Having invested more than 10 million euros, the investment fund "Merito Sustainable Energy Fund I" (Merito) plans to deploy 24,000 solar panels in Kalkūne. Annually, the solar power plant will produce 13,500 megawatt-hours of electricity, which will be enough to fully supply at least 6,500 households in the Daugavpils area.
"We are located in Kalkūne parish, we will start work here, we will build a solar panel park. Here will be the southern field, across the road on the other side will be the northern field, it will be bigger. In total, we will produce nearly 14,000 megawatt hours of electricity here and place 24,000 solar panels. It will be the largest park in Latvia," said Jānis Bērziņš, the construction manager of the solar power plant Kalkūnes SES.
The solar panels will covering 16 hectares – equivalent to approximately eight football fields. At the moment, after heavy rains, the meadows are soggy, covered with huge water puddles and mud, but by the end of the year, the production of green energy will start here.
"We will try to finish it by the end of the year. Work has already begun on the assembly of the panel structure to prepare for the laying of the panels," Bērziņš said.
Merito, which is the owner of Kalkūnes SES, will have eight such solar panel parks in Latvia, said Māris Plūme, board member of the fund's cooperation partner, the company "Saules Energy" (Solar Energy).
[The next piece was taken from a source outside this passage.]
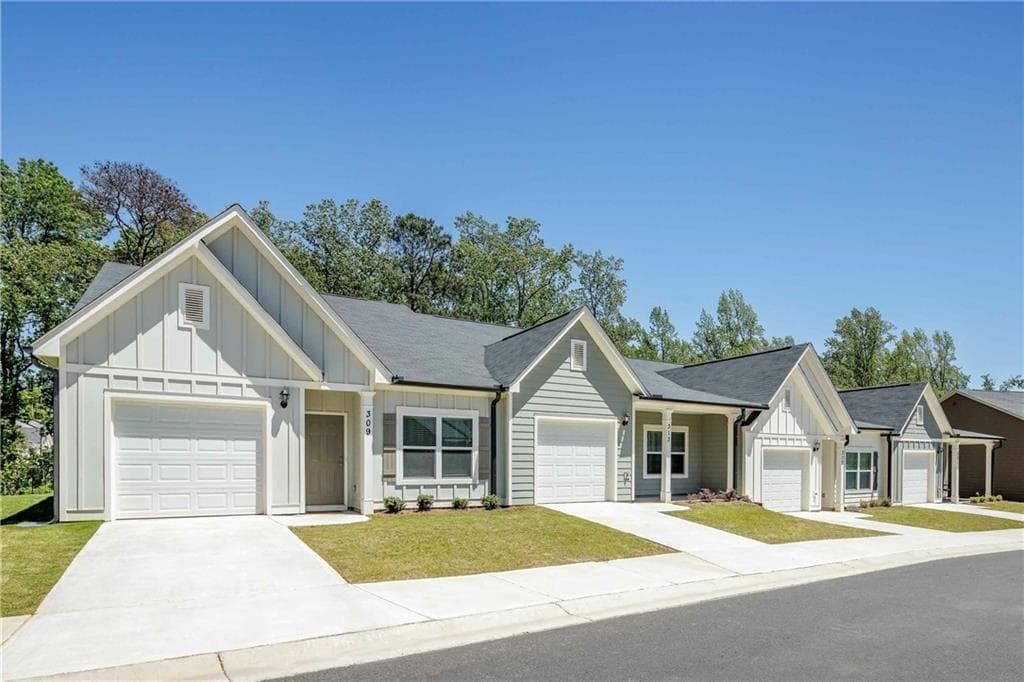 3 bedroom, 3 bathroom, 1,421 sq ft other for rent at 101 Walker Ridge Lane Myrtle, Cartersville, GA 30120 for $2,144 a month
"Together with the domestic investment fund "Merito" this year we have opened similar stations in Zilupe, Brenguli and Inčukalns, soon there will also be one in Carnikava, and this will be followed by the construction of the project in Kalkūne parish. There are eight such projects in total. It is our contribution to the promotion of Latvia's energy independence and, of course, also as an investment project," Plūme said.
The area will be cleaned up and improved, Bērziņš promised local residents, adding that it will eventually mean they should have a ready supply of locally-produced energy.
Kalkūne parish has only around 2,000 inhabitants, but borders the city of Daugavpils, a large energy consumer.
"This is one of the most important criteria - we choose to build solar power plants as close as possible to consumption. The electricity produced by one of the Daugava hydroelectric plants must travel through long cables to reach Daugavpils or the Upper Daugava region. But this power plant will be very close, and practically everything produced at the station will automatically reach Daugavpils consumers and companies immediately," Plūme said.
Residents of the neighborhood can't immediately be promised cheaper electricity bills, as the national grid is involved, but a greater supply of environmentally-friendly energy should ultimately benefit all consumers.